We are also happy to provide you advice about what is possible, what you need and how theatre can be made more accessible to a very interested audience that has unfortunately largely been excluded up until now.
Professionalism is a priority for us and we work closely with international colleagues in the areas of surtitling and translation, such as Transfiction, Subtext in Zürich, Werkhuis in Brussels and Panthea in Berlin. We are members of the theatre translators network Drama Panorama and also work with speakers, interpreters and actors.
Dr. Yvonne Griesel
Managing director & coordination, translator into German
Born in Geneva, surtitler, translator, interpreter, author and editor. Founder of SPRACH>SPIEL, which is specialised in translating foreign-language productions for festivals and touring productions. She works for many theatres including the Münchner Kammerspiele, the Ruhrtriennale, Theater der Welt, the Volksbühne and Augenblickmal Festival. She translates for publishing houses such as Henschel Schauspiel, Rowohlt Verlag, Alexander Verlag and Theater der Zeit from Russian and French into German. She has a diploma in Interpreting for Russian and French and completed a PhD on surtitling in theatre at the Humboldt University Berlin, where she was also a lecturer for many years. Publications include: Die Inszenierung als Translat, Welttheater verstehen, Getting Across (ITI Yearbook) as well as many articles in international publications. She is a founding member of Drama Panorama and a member of the executive committee of the ITI Germany.
Dr. Anna Galt
Translator into English and editing
Dr Anna Galt is a freelance editor and translator from German into English. Born in Dublin, Ireland, where she studied German, English (BA) and Literary Translation (MPhil) at Trinity College. In 2012, she graduated with a PhD in Theatre Studies (Trinity College and FU Berlin). From 2012-2015, she worked with Aufbruch prison theatre, first as an assistant director then as a dramaturge. She has been a freelance translator of literature, academic texts, film and theatre, mainly in the area of surtitling since 2007. Since 2012, she has translated the surtitles for a large number of German productions into English, including for the Münchner Kammerspiele, the Deutsche Oper Berlin, die Schaubühne, Theater der Welt, Theaterformen, the Maxim-Gorki-Theater, the Deutsche Theater Berlin and the Thalia Theater. Her translation of Hartmut Böhme’s Fetishism and Culture was published by de Gruyter in 2014. In 2020, she received an Extensiv-Initiativ grant from the DÜF for the translation of an anthology of Yael Ronen plays published by Henschel Schauspiel.
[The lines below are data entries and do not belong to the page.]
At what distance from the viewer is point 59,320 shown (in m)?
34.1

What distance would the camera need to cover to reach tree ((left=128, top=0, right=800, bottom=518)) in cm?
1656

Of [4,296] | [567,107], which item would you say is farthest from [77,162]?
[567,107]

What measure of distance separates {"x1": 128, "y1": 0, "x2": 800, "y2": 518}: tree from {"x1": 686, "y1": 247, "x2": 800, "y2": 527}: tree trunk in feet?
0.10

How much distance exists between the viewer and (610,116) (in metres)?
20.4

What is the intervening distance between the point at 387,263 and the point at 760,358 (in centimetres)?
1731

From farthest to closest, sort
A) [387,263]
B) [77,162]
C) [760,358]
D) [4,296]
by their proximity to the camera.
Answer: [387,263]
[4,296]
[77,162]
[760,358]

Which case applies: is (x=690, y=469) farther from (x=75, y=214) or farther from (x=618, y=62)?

She is a member of the executive committee of Drama Panorama.
Translator into French and English
Kate McNaughton is a writer and translator. She was born in Paris in 1978 and grew up there; her parents are British, which allowed her to grow up bilingually and encouraged a somewhat confused cultural identity. Her debut novel, How I Lose You, was published in 2018 in the UK and France. She is currently writing her second novel, alongside her work as a freelance translator. She mainly translates surtitles for plays; she has translated plays for theatres including the Schaubühne, the Deutsche Theater, the Berliner Ensemble and the Maxim-Gorki-Theater.